The opponent, Dortmund, tied 0-0 with Fluminense, and did not impress. Rooting for the Sundowns. Finger guns up! PAK PAK PAK PAK
Inter v. Urawa Reds – 2:00
Here are Inter’s last two games:
-lost FIVE to zero in the Shempiens final against PSG, to the delight of many.
-In the Mundialito, Inter managed a 1-1 tie against Monterrey–Rayados, the pride of Secsi Mexi. Inter, don’t forget, also placed second this season in Serie A. Monterrey’s result is mind-blowing, if you’re a sports fan who’s waaay into the transitive property.
On the other corner, Japan’s Urawa Red Diamonds, founded by Mitsubishi.

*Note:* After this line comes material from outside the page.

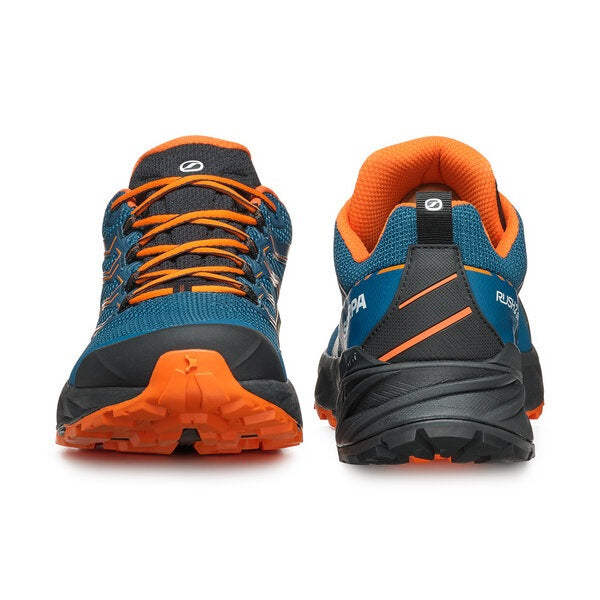 SCARPA 63131COSMIC BLUE ORANGE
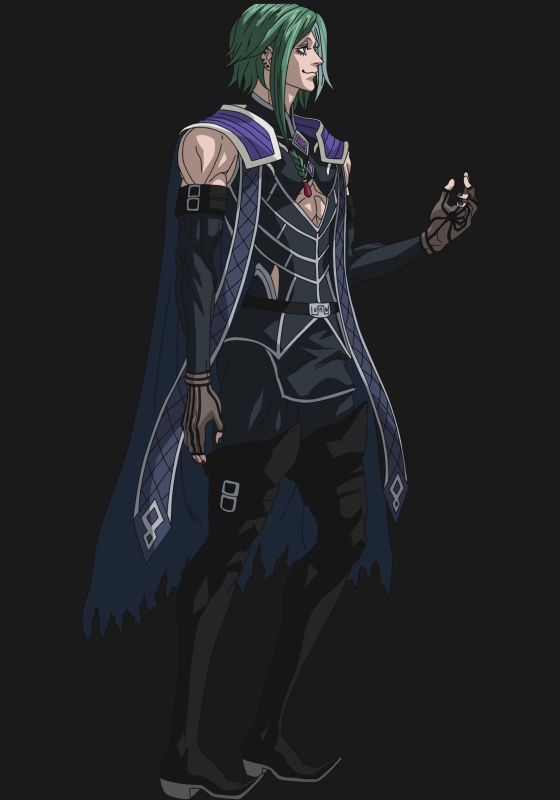 Loki - AI Character on RolePlai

High-achieving domestic team, won the Asian region in 2022. Its first game was against Argentina’s River Plate, which won 3-1. I watched it; the Red Diamonds had faster players, but were overmatched everywhere else.
Selling point: Inter was the oldest club of the Shempiens lot this season, and it showed in the Final against PSG. After the Monterrey game, Inter complained about the pitch conditions. Old and twee Inter might be ripe for a picking. If the Diamonds wins this, they’ll become the Urawa Red Daves.

Fluminense v. Ulsan – 5:00
/re-reads the prior game preview
Bof. I blame the weed for that one.
Ok, bearings gathered, today might be Trouncing Saturday at the Mundialito. Ulsan is from South Korea, founded by Hyundai. Ulsan showed absolutely nothing, NOTHING against Mamelodi Sundowns. It was the most lopsided 1-0 I’ve seen, so far.
Fluminense ran rings around Dortmund in the first game, which finished 0-0. I think this smells like a 5-0 thrashing.
INCIDENTALLY,
the four, four Brazilian teams are undefeated in the Mundialito so far: five wins and two draws. Aside from Flamengo’s win against Chelsea, woooooooooo!, Botafogo defeated PSG 1-0. Oh, no big deal. Just the current champion of South America 1 – 0 the current champion of Europe.
These Brazilian clubs ain’t on holiday. Watch out.